Dans leur cabinet ou à l’hôpital, les médecins constatent les échecs de la santé publique. Ils soignent parce que l’on n’a pas pu prévenir la diffusion du virus et demandent au gouvernement d’agir quand ils craignent de ne plus pouvoir soigner tous les patients qui se présentent. Faute de pouvoir prévenir les effets d’une maladie dont on ignore tout, quand elle survient avec ce degré de gravité comment ne pas tout interdire ? Est-ce la seule voie quand l’isolement ne diminue rien d’autre que le nombre de patients hospitalisés ? Car, dès que les vannes s’ouvrent, le virus reprend son voyage de virus et ce d’autant plus vite qu’un faible pourcentage de la population est immunisé. Le seul espoir est que, durant ces semaines, ces mois qui viennent, les humains trouvent un moyen de combattre ce SARS-COV19 par des médicaments ou des vaccins.

Ceci n’est qu’un épisode des conflits entre médecins et spécialistes de santé publique et illustre l’analyse de Michel Foucault : « Il n’y a pas de relations de pouvoir sans constitution corrélative d’un champ de savoir, ni de savoir qui ne suppose et ne constitue en même temps des relations de pouvoir… » (2). Pouvoir que beaucoup de médecins cherchent à capter : n’a-t-on pas vu des néphrologues venir parler doctement de virologie infectieuse et de santé publique ?

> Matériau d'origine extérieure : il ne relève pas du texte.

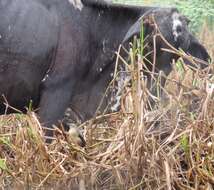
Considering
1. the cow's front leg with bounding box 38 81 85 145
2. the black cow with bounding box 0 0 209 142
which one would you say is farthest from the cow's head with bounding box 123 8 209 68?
the cow's front leg with bounding box 38 81 85 145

En attendant, comme souvent, le Gouvernement et ses experts quittent avec regret le champ de l’éducation et du discours moralisateur et recherchent l’acceptable, sinon le juste niveau d’interdiction. Il est vrai qu’en matière d’éducation pour la santé l’histoire enseigne la modestie. Les campagnes antialcooliques remontent à plus d’un siècle ; tous les fumeurs savent que fumer tue et les diabétiques n’ignorent pas que le sucre n’est pas bon pour leur santé. Mais les hommes ne vivent pas que pour vivre plus longtemps et les interdictions peuvent même donner une saveur particulière à ceux qui les enfreignent. « Le christianisme a beaucoup fait pour l’amour en en faisant un pécher », disait Anatole France !

En cet automne, les Français savent qu’ils courent un risque en se regroupant et que de surcroît ils en font aussi courir à d’autres, mais l’hygiénisme ne peut pas être leur seule philosophie, n’en déplaise aux écologistes.

Aussi, à ce stade, l’époque des choix fatidiques se prolonge et n’apporte qu’une certitude : le Gouvernement et le chef de l’Etat seront critiqués parce qu’ils en auront fait trop ou … pas assez et, alors, beaucoup chercheront des coupables. Il faudra conjurer la démonstration de notre impuissance et prétendre qu’elle aurait pu ne pas être.

Jean de Kervasdoué

(1) « La santé est un état de complet bien-être physique, mental et social, et ne consiste pas seulement en une absence de maladie ou d’infirmité » (OMS, 1946).

(2) In, André Scala, « Notes sur l’actualité, le présent et l’ontologie chez Foucault », Les Cahiers de Philosophie, no 13, 1991.